Calculate some representative metrics for binary classification model evaluation.
performance_metric(
pred,
actual,
positive,
metric = c("ZeroOneLoss", "Accuracy", "Precision", "Recall", "Sensitivity",
"Specificity", "F1_Score", "Fbeta_Score", "LogLoss", "AUC", "Gini", "PRAUC",
"LiftAUC", "GainAUC", "KS_Stat", "ConfusionMatrix"),
cutoff = 0.5,
beta = 1
)
numeric. Probability values that predicts the positive class of the target variable.
factor. The value of the actual target variable.
character. Level of positive class of binary classification.
character. The performance metrics you want to calculate. See details.
numeric. Threshold for classifying predicted probability values into positive and negative classes.
numeric. Weight of precision in harmonic mean for F-Beta Score.
numeric or table object. Confusion Matrix return by table object. and otherwise is numeric.: The performance metrics calculated are as follows.:
ZeroOneLoss : Normalized Zero-One Loss(Classification Error Loss).
Accuracy : Accuracy.
Precision : Precision.
Recall : Recall.
Sensitivity : Sensitivity.
Specificity : Specificity.
F1_Score : F1 Score.
Fbeta_Score : F-Beta Score.
LogLoss : Log loss / Cross-Entropy Loss.
AUC : Area Under the Receiver Operating Characteristic Curve (ROC AUC).
Gini : Gini Coefficient.
PRAUC : Area Under the Precision-Recall Curve (PR AUC).

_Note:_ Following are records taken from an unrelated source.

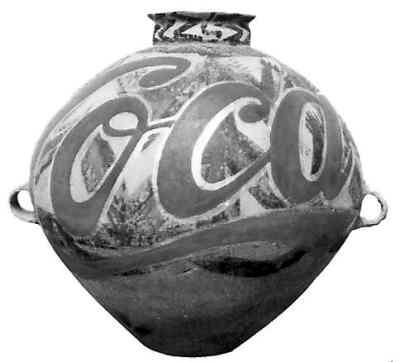 艾未未:迷恋中国的过去又亲手摔过汉代罐子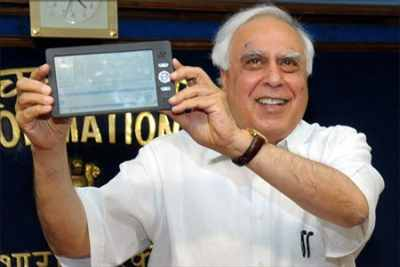 Social media too needs regulations, says Kapil Sibal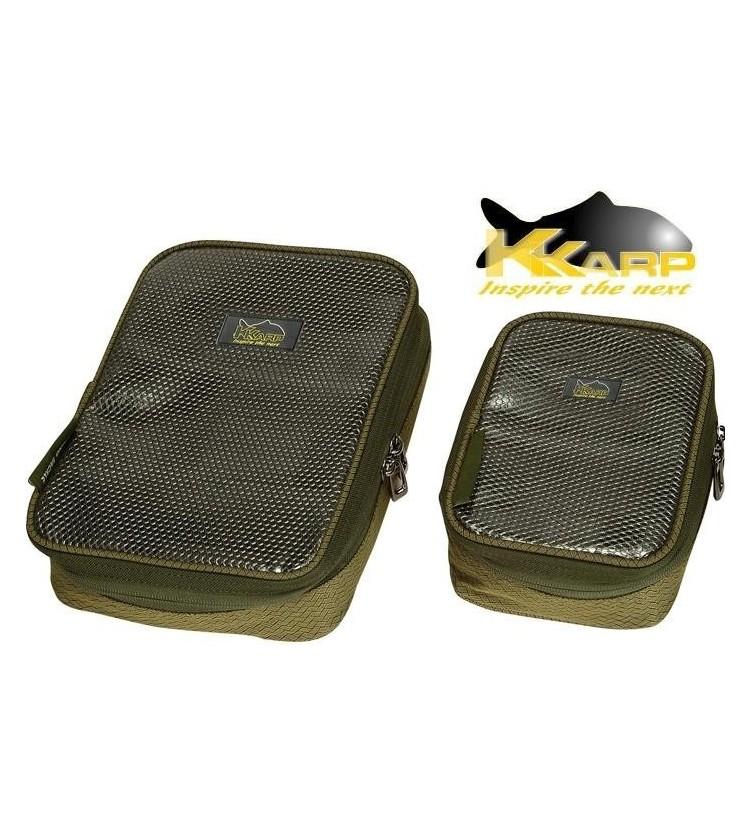 Pouzdro K-Karp Cayenne Lead Bag XL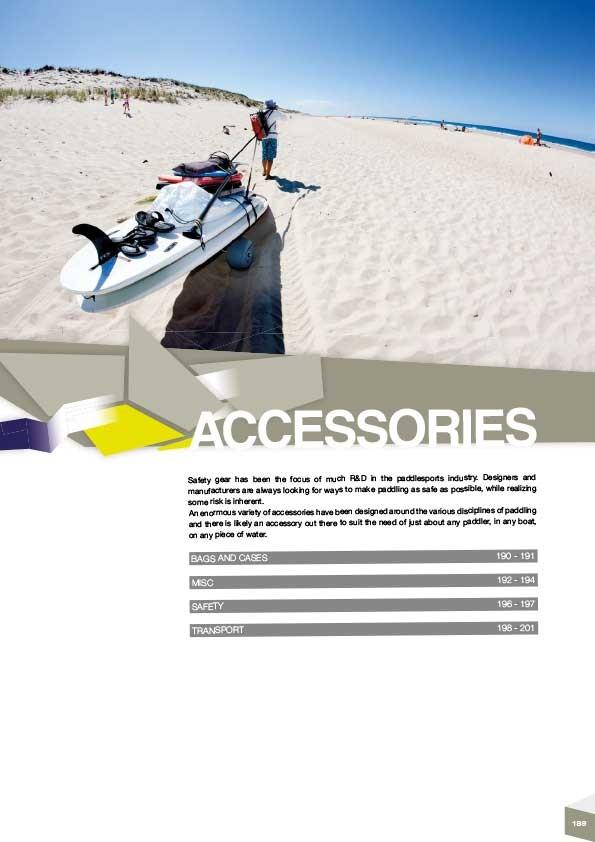 BG2015-Accessories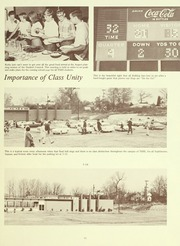 Page 15, 1968 Edition, Thomasville High School - Growler Yearbook (Thomasville, NC) online yearbook collection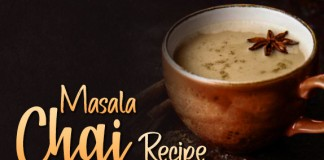 Make Masala Chai
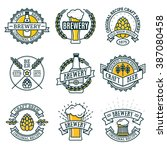 vintage craft beer retro design ... | Shutterstock .eps vector #387080458
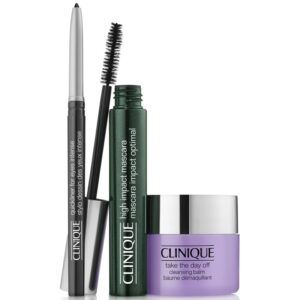 Clinique High Impact Favourites (Limited Edition)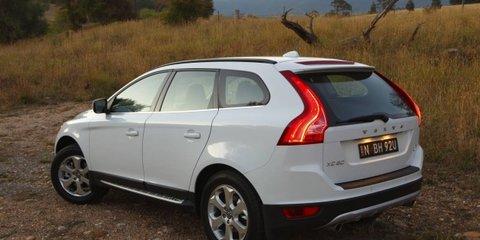 2011 Volvo S60, XC60 recalled in Australia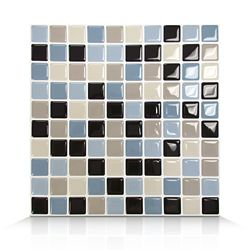 Smart Tiles Mosaik Maya - 1 Morceau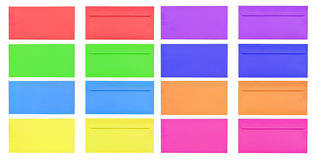 Isolated front and back of colorful blank envelope Stock Images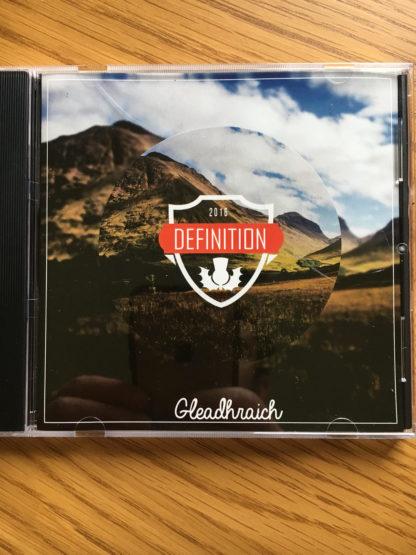 gleadhraich definition album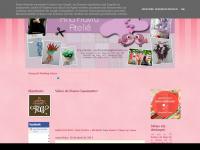 casandoasamigas.blogspot.com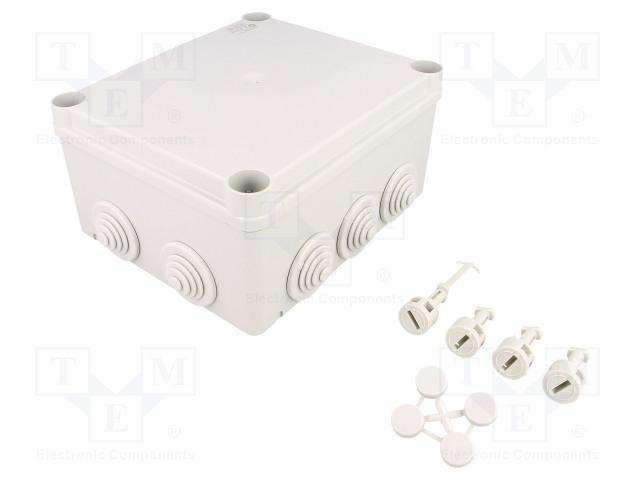 ABB 1SL0824A00 - Obudowa: elektroinstalacyjna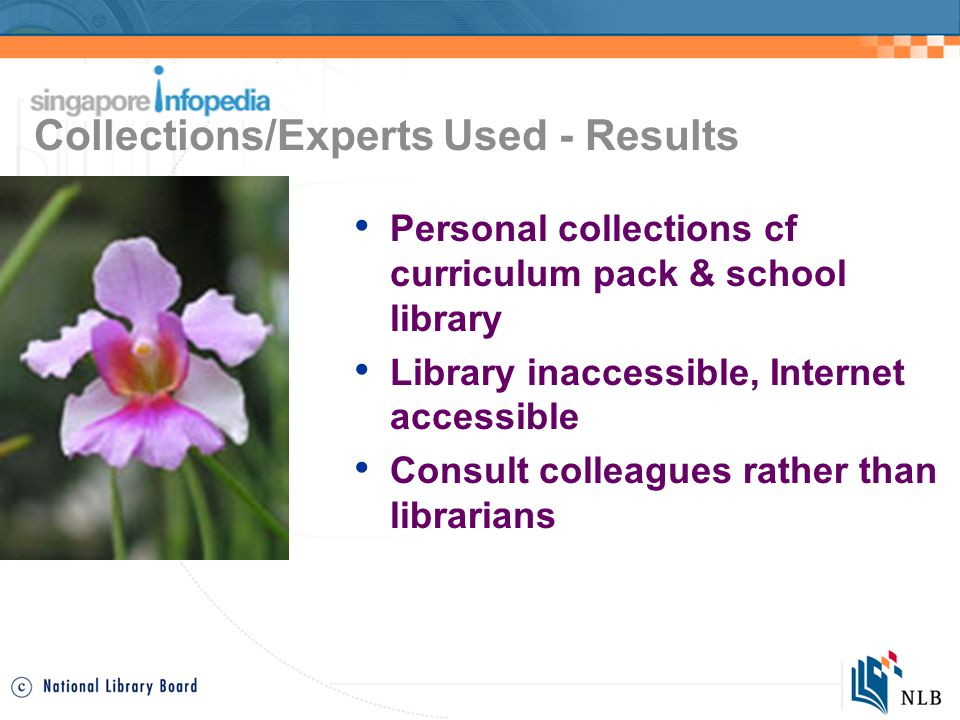 Collections/Experts Used - Results Personal collections cf curriculum pack & school library Library inaccessible, Internet accessible Consult colleagues rather than librarians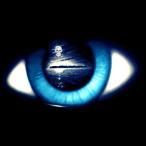 Avatar von lemm69
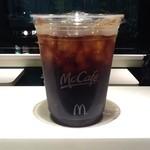 マクドナルド - 2012/05 プレミアムローストアイスコーヒー(S) 140円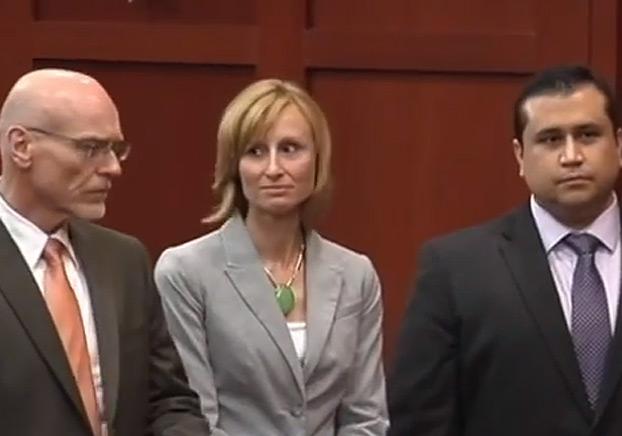 zimmerman-lawyers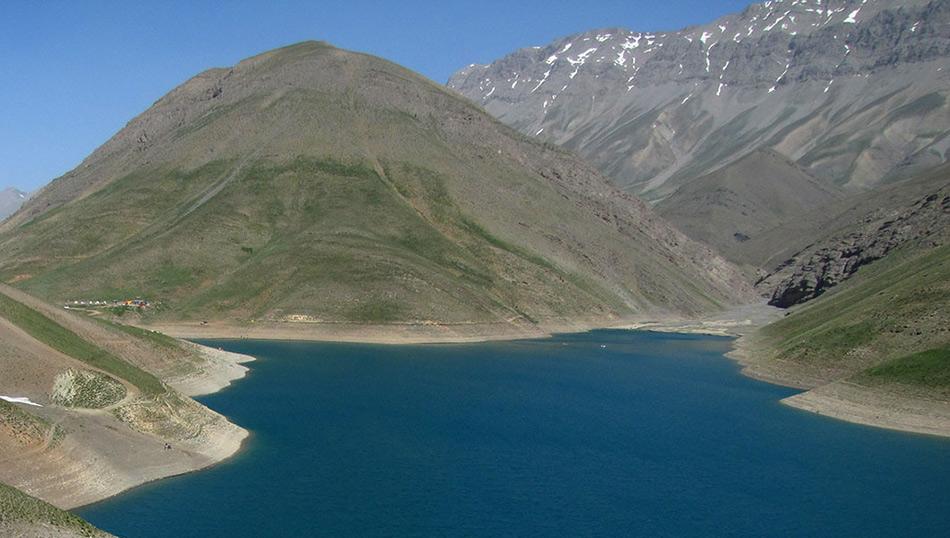 havir-lake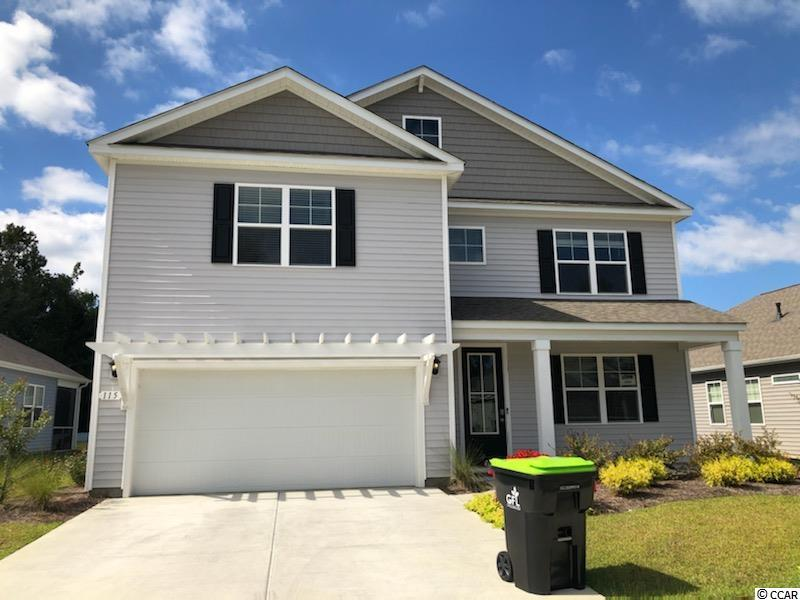 """New phase now selling in Hidden Brooke! This popular Tillman plan will give you the perfect mix of indoor and outdoor living featuring a large front porch and a spacious rear screen porch! Gourmet kitchen with sleek granite, 36"""" staggered cabinets, and stainless Whirlpool appliances including a gas range. Beautiful wide plank laminate wood flooring flows throughout the main living areas with tile in the bathrooms and laundry room. The first floor primary bedroom suite boasts a huge walk-in closet and en suite bath with a double vanity, large shower, and a linen closet for added storage. Upstairs you will find a generous loft area, four additional bedrooms, and two full bathrooms. Hidden Brooke is a beautiful community with an amenity that includes a pool with large deck area, clubhouse, and exercise room. Minutes away from Highway 31 which provides quick and easy access to all of the Grand Strand's offerings: dining, entertainment, shopping, and golf! Tranquil setting just a short drive to the beach.  *Photos are of a similar Tillman home.  (Home and community information, including pricing, included features, terms, availability and amenities, are subject to change prior to sale at any time without notice or obligation. Square footages are approximate. Pictures, photographs, colors, features, and sizes are for illustration purposes only and will vary from the homes as built. Equal housing opportunity builder.)"""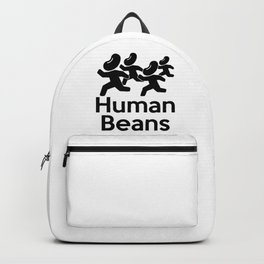 Human Beans (Human Beings) Funny Backpack
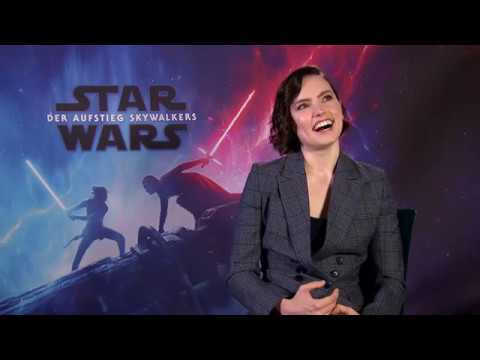 star-wars-:-episode-ix---the-rise-of-skywalker-daisy-ridley-full-interview---new-movie---face-mask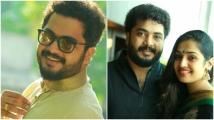 https://malayalam.filmibeat.com/img/2020/06/vinumohan-1591180016.jpg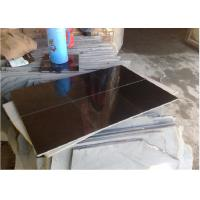 Quality China Absolute Pure Mongolia Black Polished flamed black Granite stone wall floor tiles slabs for kithcen coutertops for sale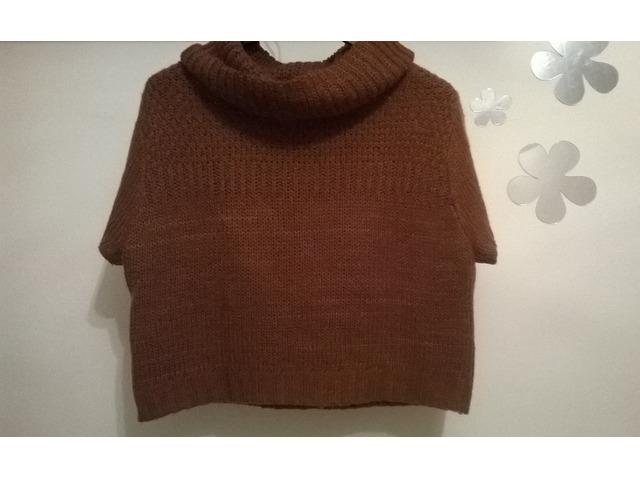 Terranova bolere pulover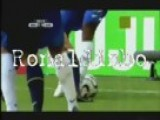Ronaldinho Master Of Tricks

LiftAUC : Area Under the Lift Chart.
GainAUC : Area Under the Gain Chart.
KS_Stat : Kolmogorov-Smirnov Statistic.
ConfusionMatrix : Confusion Matrix.
The cutoff argument applies only if the metric argument is "ZeroOneLoss", "Accuracy", "Precision", "Recall", "Sensitivity", "Specificity", "F1_Score", "Fbeta_Score", "ConfusionMatrix".
library(dplyr)
# Divide the train data set and the test data set.
sb <- rpart::kyphosis %>%
split_by(Kyphosis)
# Extract the train data set from original data set.
train <- sb %>%
extract_set(set = "train")
# Extract the test data set from original data set.
test <- sb %>%
extract_set(set = "test")
# Sampling for unbalanced data set using SMOTE(synthetic minority over-sampling technique).
train <- sb %>%
sampling_target(seed = 1234L, method = "ubSMOTE")
# Cleaning the set.
train <- train %>%
cleanse
#> ── Checking unique value ─────────────────────────── unique value is one ──
#> No variables that unique value is one.
#>
#> ── Checking unique rate ─────────────────────────────── high unique rate ──
#> No variables that high unique rate.
#>
#> ── Checking character variables ─────────────────────── categorical data ──
#> No character variables.
#>
#>
# Run the model fitting.
result <- run_models(.data = train, target = "Kyphosis", positive = "present")
result
#> # A tibble: 7 × 7
#> step model_id target is_factor positive negative fitted_model
#> <chr> <chr> <chr> <lgl> <chr> <chr> <list>
#> 1 1.Fitted logistic Kyphosis TRUE present absent <glm>
#> 2 1.Fitted rpart Kyphosis TRUE present absent <rpart>
#> 3 1.Fitted ctree Kyphosis TRUE present absent <BinaryTr>
#> 4 1.Fitted randomForest Kyphosis TRUE present absent <rndmFrs.>
#> 5 1.Fitted ranger Kyphosis TRUE present absent <ranger>
#> 6 1.Fitted xgboost Kyphosis TRUE present absent <xgb.Bstr>
#> 7 1.Fitted lasso Kyphosis TRUE present absent <lognet>
# Predict the model.
pred <- run_predict(result, test)
pred
#> # A tibble: 7 × 8
#> step model_id target is_factor positive negative fitted_model predicted
#> <chr> <chr> <chr> <lgl> <chr> <chr> <list> <list>
#> 1 2.Predict… logistic Kypho… TRUE present absent <glm> <prdct_cl>
#> 2 2.Predict… rpart Kypho… TRUE present absent <rpart> <prdct_cl>
#> 3 2.Predict… ctree Kypho… TRUE present absent <BinaryTr> <prdct_cl>
#> 4 2.Predict… randomF… Kypho… TRUE present absent <rndmFrs.> <prdct_cl>
#> 5 2.Predict… ranger Kypho… TRUE present absent <ranger> <prdct_cl>
#> 6 2.Predict… xgboost Kypho… TRUE present absent <xgb.Bstr> <prdct_cl>
#> 7 2.Predict… lasso Kypho… TRUE present absent <lognet> <prdct_cl>
# Calculate Accuracy.
performance_metric(attr(pred$predicted[[1]], "pred_prob"), test$Kyphosis,
"present", "Accuracy")
#> [1] 0.5833333
# Calculate Confusion Matrix.
performance_metric(attr(pred$predicted[[1]], "pred_prob"), test$Kyphosis,
"present", "ConfusionMatrix")
#> actual
#> predict absent present
#> absent 9 0
#> present 10 5
# Calculate Confusion Matrix by cutoff = 0.55.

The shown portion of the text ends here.